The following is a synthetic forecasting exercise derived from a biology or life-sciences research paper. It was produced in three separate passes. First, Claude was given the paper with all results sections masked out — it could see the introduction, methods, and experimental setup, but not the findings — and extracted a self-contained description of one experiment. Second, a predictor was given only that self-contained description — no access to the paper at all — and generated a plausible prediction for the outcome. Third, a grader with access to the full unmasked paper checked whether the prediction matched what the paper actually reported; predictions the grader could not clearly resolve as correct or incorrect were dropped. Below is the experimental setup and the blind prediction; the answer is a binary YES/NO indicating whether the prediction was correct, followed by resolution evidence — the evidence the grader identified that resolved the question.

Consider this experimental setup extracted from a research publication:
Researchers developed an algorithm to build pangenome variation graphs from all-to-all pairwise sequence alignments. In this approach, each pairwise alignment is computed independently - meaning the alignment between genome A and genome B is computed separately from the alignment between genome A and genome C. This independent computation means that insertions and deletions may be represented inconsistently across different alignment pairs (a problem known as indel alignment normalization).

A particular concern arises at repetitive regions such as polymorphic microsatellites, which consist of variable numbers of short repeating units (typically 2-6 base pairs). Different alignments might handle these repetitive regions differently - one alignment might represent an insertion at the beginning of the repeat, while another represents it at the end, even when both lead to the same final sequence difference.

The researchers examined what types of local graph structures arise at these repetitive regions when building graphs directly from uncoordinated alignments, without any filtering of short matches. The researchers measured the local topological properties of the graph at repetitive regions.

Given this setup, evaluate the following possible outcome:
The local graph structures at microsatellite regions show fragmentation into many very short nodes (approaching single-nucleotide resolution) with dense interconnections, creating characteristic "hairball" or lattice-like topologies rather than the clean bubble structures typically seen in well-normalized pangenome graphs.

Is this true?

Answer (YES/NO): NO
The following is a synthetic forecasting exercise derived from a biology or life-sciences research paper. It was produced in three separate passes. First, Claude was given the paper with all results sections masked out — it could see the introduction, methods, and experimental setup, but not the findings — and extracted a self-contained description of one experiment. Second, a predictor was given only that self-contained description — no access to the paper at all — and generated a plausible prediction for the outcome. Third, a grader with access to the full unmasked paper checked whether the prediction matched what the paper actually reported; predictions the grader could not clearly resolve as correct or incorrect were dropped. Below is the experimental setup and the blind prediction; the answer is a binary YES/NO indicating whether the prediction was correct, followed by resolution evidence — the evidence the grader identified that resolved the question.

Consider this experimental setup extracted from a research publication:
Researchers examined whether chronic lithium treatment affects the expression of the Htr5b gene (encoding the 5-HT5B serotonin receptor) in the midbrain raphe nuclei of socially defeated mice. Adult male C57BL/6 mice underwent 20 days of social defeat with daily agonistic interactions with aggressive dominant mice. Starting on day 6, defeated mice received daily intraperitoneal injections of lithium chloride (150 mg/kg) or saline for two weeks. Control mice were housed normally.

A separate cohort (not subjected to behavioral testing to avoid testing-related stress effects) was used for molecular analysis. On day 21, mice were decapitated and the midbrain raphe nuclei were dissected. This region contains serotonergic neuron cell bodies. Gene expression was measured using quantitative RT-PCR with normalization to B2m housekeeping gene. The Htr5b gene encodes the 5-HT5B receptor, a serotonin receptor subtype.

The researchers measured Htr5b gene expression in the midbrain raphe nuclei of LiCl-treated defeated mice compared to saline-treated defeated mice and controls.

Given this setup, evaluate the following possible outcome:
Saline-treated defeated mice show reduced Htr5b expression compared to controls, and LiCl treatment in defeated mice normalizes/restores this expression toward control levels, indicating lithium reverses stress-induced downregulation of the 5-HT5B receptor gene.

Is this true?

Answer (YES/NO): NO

= = = =

• REQUIRED WORK: A word-for-word restatement of every record above is expected.

• FINISHED TASK:
The following is a synthetic forecasting exercise derived from a biology or life-sciences research paper. It was produced in three separate passes. First, Claude was given the paper with all results sections masked out — it could see the introduction, methods, and experimental setup, but not the findings — and extracted a self-contained description of one experiment. Second, a predictor was given only that self-contained description — no access to the paper at all — and generated a plausible prediction for the outcome. Third, a grader with access to the full unmasked paper checked whether the prediction matched what the paper actually reported; predictions the grader could not clearly resolve as correct or incorrect were dropped. Below is the experimental setup and the blind prediction; the answer is a binary YES/NO indicating whether the prediction was correct, followed by resolution evidence — the evidence the grader identified that resolved the question.

Consider this experimental setup extracted from a research publication:
Researchers developed an algorithm to build pangenome variation graphs from all-to-all pairwise sequence alignments. In this approach, each pairwise alignment is computed independently - meaning the alignment between genome A and genome B is computed separately from the alignment between genome A and genome C. This independent computation means that insertions and deletions may be represented inconsistently across different alignment pairs (a problem known as indel alignment normalization).

A particular concern arises at repetitive regions such as polymorphic microsatellites, which consist of variable numbers of short repeating units (typically 2-6 base pairs). Different alignments might handle these repetitive regions differently - one alignment might represent an insertion at the beginning of the repeat, while another represents it at the end, even when both lead to the same final sequence difference.

The researchers examined what types of local graph structures arise at these repetitive regions when building graphs directly from uncoordinated alignments, without any filtering of short matches. The researchers measured the local topological properties of the graph at repetitive regions.

Given this setup, evaluate the following possible outcome:
The local graph structures at microsatellite regions show fragmentation into many very short nodes (approaching single-nucleotide resolution) with dense interconnections, creating characteristic "hairball" or lattice-like topologies rather than the clean bubble structures typically seen in well-normalized pangenome graphs.

Is this true?

Answer (YES/NO): NO
The following is a synthetic forecasting exercise derived from a biology or life-sciences research paper. It was produced in three separate passes. First, Claude was given the paper with all results sections masked out — it could see the introduction, methods, and experimental setup, but not the findings — and extracted a self-contained description of one experiment. Second, a predictor was given only that self-contained description — no access to the paper at all — and generated a plausible prediction for the outcome. Third, a grader with access to the full unmasked paper checked whether the prediction matched what the paper actually reported; predictions the grader could not clearly resolve as correct or incorrect were dropped. Below is the experimental setup and the blind prediction; the answer is a binary YES/NO indicating whether the prediction was correct, followed by resolution evidence — the evidence the grader identified that resolved the question.

Consider this experimental setup extracted from a research publication:
Researchers examined whether chronic lithium treatment affects the expression of the Htr5b gene (encoding the 5-HT5B serotonin receptor) in the midbrain raphe nuclei of socially defeated mice. Adult male C57BL/6 mice underwent 20 days of social defeat with daily agonistic interactions with aggressive dominant mice. Starting on day 6, defeated mice received daily intraperitoneal injections of lithium chloride (150 mg/kg) or saline for two weeks. Control mice were housed normally.

A separate cohort (not subjected to behavioral testing to avoid testing-related stress effects) was used for molecular analysis. On day 21, mice were decapitated and the midbrain raphe nuclei were dissected. This region contains serotonergic neuron cell bodies. Gene expression was measured using quantitative RT-PCR with normalization to B2m housekeeping gene. The Htr5b gene encodes the 5-HT5B receptor, a serotonin receptor subtype.

The researchers measured Htr5b gene expression in the midbrain raphe nuclei of LiCl-treated defeated mice compared to saline-treated defeated mice and controls.

Given this setup, evaluate the following possible outcome:
Saline-treated defeated mice show reduced Htr5b expression compared to controls, and LiCl treatment in defeated mice normalizes/restores this expression toward control levels, indicating lithium reverses stress-induced downregulation of the 5-HT5B receptor gene.

Is this true?

Answer (YES/NO): NO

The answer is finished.